If I’m such a bigot, how come I have a brown dog? Hmm? I even had a waiter once that was gay — excuse me, Homosexual American. I have many co-workers, acquaintances, cashiers, passers-by who are not exactly like me. We don’t have conversations. We just take role call of the spots we fill and go about our days. I keep constant tally of the amount of diverse friends I have because it’s so, so important to appear like I accept different perspectives when trying to defend my one, very limited perspective.

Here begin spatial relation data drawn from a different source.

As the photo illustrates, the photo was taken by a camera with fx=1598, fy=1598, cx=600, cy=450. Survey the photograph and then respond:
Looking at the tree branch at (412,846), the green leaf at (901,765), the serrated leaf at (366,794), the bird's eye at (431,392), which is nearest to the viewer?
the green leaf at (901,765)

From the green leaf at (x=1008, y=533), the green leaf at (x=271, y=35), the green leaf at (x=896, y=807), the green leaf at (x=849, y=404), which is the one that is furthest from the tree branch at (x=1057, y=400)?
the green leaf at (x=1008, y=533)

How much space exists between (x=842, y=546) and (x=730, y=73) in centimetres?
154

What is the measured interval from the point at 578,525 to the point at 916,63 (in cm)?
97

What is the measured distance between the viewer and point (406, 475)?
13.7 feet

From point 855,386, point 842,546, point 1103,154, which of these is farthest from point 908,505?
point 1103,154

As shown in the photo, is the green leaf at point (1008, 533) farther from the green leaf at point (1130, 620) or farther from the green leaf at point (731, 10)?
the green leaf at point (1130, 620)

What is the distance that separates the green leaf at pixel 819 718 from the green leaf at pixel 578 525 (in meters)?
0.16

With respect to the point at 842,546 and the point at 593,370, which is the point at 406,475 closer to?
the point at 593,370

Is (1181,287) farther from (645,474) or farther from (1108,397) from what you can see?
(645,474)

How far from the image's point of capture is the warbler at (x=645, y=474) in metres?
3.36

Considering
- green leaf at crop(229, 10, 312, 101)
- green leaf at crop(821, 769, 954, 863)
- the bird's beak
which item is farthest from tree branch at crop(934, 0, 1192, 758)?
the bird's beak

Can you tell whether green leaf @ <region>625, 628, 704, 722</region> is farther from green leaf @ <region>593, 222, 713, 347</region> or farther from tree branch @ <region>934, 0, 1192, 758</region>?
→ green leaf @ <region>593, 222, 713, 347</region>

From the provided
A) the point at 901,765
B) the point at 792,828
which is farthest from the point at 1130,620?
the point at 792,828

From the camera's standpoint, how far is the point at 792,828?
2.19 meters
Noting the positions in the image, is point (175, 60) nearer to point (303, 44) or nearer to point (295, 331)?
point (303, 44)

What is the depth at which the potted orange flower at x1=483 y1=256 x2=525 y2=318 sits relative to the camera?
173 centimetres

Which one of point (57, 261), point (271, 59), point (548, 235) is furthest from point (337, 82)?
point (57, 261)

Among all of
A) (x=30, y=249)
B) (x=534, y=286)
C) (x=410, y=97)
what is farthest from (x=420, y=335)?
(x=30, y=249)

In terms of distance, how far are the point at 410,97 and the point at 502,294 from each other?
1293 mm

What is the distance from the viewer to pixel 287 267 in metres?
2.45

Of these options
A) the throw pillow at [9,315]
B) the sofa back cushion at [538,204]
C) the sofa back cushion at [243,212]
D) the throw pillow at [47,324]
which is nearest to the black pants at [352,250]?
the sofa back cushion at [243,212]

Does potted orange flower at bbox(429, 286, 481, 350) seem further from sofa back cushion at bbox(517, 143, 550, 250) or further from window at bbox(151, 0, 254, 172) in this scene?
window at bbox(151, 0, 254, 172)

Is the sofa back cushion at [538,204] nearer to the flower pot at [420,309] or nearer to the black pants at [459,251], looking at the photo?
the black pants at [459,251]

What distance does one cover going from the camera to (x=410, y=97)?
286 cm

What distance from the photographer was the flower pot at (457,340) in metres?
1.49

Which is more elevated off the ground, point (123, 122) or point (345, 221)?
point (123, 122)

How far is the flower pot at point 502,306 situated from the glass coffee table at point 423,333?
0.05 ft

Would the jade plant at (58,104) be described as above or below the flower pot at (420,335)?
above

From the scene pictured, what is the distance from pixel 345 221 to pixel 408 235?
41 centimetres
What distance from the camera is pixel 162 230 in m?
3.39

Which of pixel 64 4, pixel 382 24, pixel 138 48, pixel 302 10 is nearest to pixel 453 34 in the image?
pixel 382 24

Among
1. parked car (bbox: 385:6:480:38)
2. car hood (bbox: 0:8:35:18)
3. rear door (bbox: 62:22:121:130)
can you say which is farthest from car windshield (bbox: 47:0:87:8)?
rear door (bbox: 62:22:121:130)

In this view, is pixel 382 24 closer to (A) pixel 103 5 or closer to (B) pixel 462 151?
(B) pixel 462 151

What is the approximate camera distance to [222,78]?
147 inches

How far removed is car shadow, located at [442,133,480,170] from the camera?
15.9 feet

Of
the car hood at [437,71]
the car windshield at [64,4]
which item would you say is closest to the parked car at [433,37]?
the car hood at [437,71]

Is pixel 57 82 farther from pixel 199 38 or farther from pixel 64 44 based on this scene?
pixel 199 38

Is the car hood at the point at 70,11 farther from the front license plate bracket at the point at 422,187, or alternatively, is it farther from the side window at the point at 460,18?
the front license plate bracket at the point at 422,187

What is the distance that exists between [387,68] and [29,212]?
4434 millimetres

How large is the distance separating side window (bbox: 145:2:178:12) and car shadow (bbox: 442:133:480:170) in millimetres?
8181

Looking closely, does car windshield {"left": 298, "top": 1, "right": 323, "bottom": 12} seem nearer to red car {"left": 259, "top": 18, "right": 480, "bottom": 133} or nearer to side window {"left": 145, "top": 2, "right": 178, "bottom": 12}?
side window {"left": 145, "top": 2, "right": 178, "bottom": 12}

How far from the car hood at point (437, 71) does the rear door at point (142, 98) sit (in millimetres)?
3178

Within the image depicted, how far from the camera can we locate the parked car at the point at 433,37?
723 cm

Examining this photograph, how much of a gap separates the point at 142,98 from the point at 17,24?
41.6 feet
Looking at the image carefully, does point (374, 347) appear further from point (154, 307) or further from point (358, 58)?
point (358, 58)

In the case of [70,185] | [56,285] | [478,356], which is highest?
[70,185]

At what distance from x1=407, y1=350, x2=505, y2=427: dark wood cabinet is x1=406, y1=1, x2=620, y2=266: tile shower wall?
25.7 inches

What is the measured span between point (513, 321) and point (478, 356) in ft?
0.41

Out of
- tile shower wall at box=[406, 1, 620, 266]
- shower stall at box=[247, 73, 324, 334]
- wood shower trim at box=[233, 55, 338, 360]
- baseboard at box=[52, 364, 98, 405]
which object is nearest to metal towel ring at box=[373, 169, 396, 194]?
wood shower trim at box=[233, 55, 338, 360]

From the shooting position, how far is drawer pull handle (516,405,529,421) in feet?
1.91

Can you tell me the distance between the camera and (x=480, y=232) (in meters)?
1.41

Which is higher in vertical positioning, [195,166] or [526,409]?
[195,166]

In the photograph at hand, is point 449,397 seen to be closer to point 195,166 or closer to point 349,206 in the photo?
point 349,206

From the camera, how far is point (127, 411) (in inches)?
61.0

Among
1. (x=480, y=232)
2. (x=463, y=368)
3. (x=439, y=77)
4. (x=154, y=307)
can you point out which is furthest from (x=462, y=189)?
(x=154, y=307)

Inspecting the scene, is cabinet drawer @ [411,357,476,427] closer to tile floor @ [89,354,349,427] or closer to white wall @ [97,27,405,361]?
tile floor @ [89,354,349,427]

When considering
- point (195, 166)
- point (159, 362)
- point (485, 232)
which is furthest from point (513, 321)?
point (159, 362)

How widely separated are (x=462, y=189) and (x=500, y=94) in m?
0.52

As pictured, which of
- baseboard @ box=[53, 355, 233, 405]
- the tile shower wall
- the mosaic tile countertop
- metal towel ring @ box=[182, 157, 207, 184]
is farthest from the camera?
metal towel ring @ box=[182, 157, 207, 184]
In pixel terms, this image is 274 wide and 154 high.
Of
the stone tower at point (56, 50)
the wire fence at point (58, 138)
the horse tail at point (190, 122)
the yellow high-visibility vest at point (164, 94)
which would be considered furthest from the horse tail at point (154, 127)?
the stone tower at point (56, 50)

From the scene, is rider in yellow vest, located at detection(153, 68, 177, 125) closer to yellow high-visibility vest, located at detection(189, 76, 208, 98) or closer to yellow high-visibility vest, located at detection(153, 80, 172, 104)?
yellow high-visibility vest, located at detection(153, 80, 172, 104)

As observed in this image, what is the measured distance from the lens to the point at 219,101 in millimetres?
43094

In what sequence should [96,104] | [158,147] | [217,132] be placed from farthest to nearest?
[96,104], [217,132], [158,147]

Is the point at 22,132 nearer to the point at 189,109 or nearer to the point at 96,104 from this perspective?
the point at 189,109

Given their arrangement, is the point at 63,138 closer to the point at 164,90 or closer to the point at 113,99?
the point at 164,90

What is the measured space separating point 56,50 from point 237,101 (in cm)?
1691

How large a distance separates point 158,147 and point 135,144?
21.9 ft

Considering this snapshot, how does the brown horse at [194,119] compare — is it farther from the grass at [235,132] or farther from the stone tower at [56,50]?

I have feelings too, you know. I’m a human being with unique experiences and individual hardships. It sucks to have these sweeping generalizations made about me every time I make jokes that rely on sweeping generalizations about entire populations of people. I do want equality for all people regardless of race, gender, sexual orientation, class, ability, favorite Spice Girl, thoughts on the Tony award-winning musical Hamilton.
Because progress matters. But my feelings matter more right now.